── Data for the task
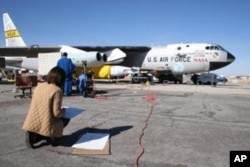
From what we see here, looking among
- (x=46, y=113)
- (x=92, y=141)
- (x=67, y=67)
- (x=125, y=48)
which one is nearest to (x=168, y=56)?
(x=125, y=48)

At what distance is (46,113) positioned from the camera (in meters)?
4.47

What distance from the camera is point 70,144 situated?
480cm

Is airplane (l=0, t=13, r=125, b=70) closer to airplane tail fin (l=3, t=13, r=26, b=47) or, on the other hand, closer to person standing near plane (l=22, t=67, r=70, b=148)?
airplane tail fin (l=3, t=13, r=26, b=47)

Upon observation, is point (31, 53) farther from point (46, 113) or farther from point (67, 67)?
point (46, 113)

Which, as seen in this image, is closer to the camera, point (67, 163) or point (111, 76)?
point (67, 163)

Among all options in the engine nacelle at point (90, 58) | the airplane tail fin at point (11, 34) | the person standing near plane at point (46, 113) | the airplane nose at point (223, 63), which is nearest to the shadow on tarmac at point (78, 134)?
the person standing near plane at point (46, 113)

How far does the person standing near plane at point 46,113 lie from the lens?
176 inches

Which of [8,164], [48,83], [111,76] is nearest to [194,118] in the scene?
[48,83]

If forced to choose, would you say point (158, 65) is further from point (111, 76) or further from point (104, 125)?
point (104, 125)

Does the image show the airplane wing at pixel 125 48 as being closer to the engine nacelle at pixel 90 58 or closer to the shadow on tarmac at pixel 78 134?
the engine nacelle at pixel 90 58

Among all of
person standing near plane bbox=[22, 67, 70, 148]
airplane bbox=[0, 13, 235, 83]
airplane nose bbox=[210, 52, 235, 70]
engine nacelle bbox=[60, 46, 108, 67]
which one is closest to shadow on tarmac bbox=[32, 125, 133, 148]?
person standing near plane bbox=[22, 67, 70, 148]

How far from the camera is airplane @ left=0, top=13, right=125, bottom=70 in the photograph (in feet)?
61.5

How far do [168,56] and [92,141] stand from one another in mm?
20631

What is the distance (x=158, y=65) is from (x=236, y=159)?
2182 centimetres
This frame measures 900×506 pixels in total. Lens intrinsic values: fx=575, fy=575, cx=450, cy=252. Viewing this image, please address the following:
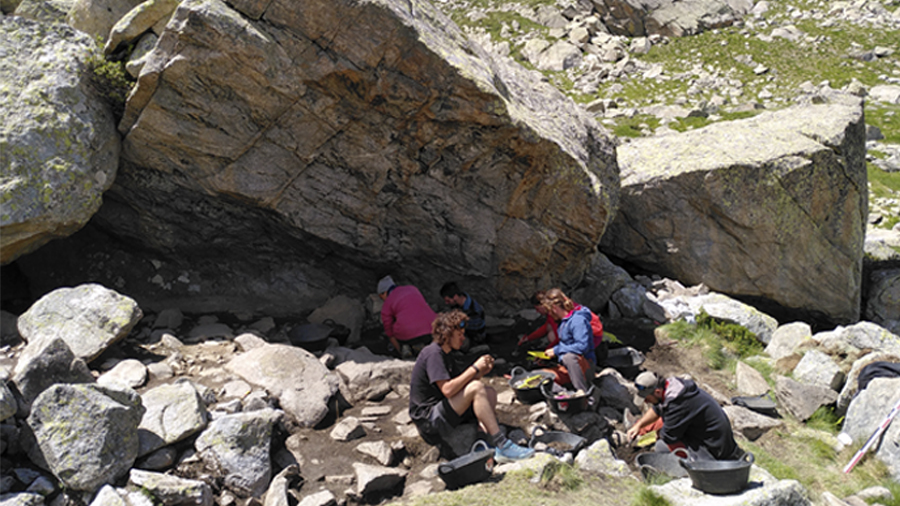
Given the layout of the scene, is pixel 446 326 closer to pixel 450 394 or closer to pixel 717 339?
────
What is needed:
Copy the stretch of entries from the line containing "Which of [8,164], [48,83], [111,76]" through the end of the entries, word for word, and leave out the pictures.

Final result:
Which of [8,164], [48,83], [111,76] is nearest to [194,118] in the scene?
[48,83]

If forced to choose, would you say point (158, 65) is further from point (111, 76) or further from point (104, 125)?
point (104, 125)

Does the image show the airplane wing at pixel 125 48 as being closer to the engine nacelle at pixel 90 58 or closer to the shadow on tarmac at pixel 78 134?
the engine nacelle at pixel 90 58

Among all of
person standing near plane bbox=[22, 67, 70, 148]
airplane bbox=[0, 13, 235, 83]
airplane nose bbox=[210, 52, 235, 70]
engine nacelle bbox=[60, 46, 108, 67]
which one is closest to shadow on tarmac bbox=[32, 125, 133, 148]?
person standing near plane bbox=[22, 67, 70, 148]

How far from the camera is airplane @ left=0, top=13, right=125, bottom=70 in the photograph (in feet)?
61.5

How far do [168,56] and [92,141] stand from one another in mm?
20631

What is the distance (x=158, y=65) is from (x=236, y=159)?
2182 centimetres
This frame measures 900×506 pixels in total. Lens intrinsic values: fx=575, fy=575, cx=450, cy=252. Viewing this image, please address the following:
Given the layout of the scene, is pixel 446 326 closer to pixel 450 394 or closer to pixel 717 339?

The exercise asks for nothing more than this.